PROBLEM STATEMENT = Can you print the material below line for line, with no changes at all?

RECORDS SUPPLIED =
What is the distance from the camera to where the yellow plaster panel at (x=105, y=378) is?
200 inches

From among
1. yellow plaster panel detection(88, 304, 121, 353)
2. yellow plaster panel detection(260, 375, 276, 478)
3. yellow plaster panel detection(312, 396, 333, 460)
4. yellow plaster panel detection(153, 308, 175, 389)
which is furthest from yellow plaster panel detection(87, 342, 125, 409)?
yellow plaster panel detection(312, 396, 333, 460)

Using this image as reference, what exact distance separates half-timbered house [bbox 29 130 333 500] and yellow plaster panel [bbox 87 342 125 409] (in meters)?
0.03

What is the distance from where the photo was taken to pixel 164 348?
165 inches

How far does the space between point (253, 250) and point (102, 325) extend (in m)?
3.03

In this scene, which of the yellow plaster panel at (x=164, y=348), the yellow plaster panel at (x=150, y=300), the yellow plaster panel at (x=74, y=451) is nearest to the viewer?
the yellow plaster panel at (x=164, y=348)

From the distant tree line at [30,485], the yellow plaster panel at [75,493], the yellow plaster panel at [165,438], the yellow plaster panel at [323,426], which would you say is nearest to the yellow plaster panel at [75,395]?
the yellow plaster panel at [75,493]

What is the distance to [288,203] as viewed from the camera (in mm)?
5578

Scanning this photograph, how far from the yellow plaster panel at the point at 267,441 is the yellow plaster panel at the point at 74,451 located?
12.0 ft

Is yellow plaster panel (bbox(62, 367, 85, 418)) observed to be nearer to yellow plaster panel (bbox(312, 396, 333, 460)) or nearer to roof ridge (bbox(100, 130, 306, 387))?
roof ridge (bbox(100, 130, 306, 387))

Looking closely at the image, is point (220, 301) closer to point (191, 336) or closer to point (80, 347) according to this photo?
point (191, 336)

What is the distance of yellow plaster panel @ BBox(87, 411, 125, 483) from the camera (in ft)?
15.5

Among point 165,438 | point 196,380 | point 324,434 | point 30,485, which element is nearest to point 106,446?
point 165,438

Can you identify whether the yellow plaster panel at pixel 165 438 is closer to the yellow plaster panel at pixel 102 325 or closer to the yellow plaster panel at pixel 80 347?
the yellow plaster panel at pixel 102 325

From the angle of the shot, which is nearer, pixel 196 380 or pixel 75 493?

CORRECT RESULT =
What is the distance from the camera to where the yellow plaster panel at (x=105, y=378) is?
200 inches

From among
1. yellow plaster panel detection(88, 304, 121, 353)
2. yellow plaster panel detection(260, 375, 276, 478)
3. yellow plaster panel detection(312, 396, 333, 460)
4. yellow plaster panel detection(153, 308, 175, 389)
which is furthest from yellow plaster panel detection(87, 342, 125, 409)?
yellow plaster panel detection(312, 396, 333, 460)

Using this image as reference, what exact distance separates half-timbered house [bbox 29 130 333 500] and yellow plaster panel [bbox 87 342 125 409] (in meters)?
0.03

What is the distance from where the photo was taken to pixel 164 348?
165 inches

How far does the space between point (253, 250) and point (102, 325) extend (in m)?
3.03

In this scene, which of the yellow plaster panel at (x=164, y=348), the yellow plaster panel at (x=150, y=300), the yellow plaster panel at (x=74, y=451) is nearest to the viewer?
the yellow plaster panel at (x=164, y=348)

From the distant tree line at [30,485], the yellow plaster panel at [75,493], the yellow plaster panel at [165,438], the yellow plaster panel at [323,426], which would you say is nearest to the yellow plaster panel at [75,395]?
the yellow plaster panel at [75,493]

What is the distance to [288,203] as viewed from the camera (in mm)?
5578

Scanning this photograph, how far from the yellow plaster panel at the point at 267,441 is the yellow plaster panel at the point at 74,451 located?
12.0 ft

Is yellow plaster panel (bbox(62, 367, 85, 418)) observed to be nearer to yellow plaster panel (bbox(312, 396, 333, 460)) or nearer to roof ridge (bbox(100, 130, 306, 387))?
roof ridge (bbox(100, 130, 306, 387))

Looking closely at the image, is point (220, 301) closer to point (191, 336) or closer to point (80, 347) according to this photo?
point (191, 336)

What is the distance of yellow plaster panel @ BBox(87, 411, 125, 483) from the camera (in ft)?
15.5

Among point 165,438 | point 196,380 | point 324,434 | point 30,485, which element is nearest to point 106,446?
point 165,438

Can you identify whether the yellow plaster panel at pixel 165 438 is closer to the yellow plaster panel at pixel 102 325 or closer to the yellow plaster panel at pixel 80 347?
the yellow plaster panel at pixel 102 325

From the angle of the shot, which is nearer, pixel 196 380 or pixel 75 493?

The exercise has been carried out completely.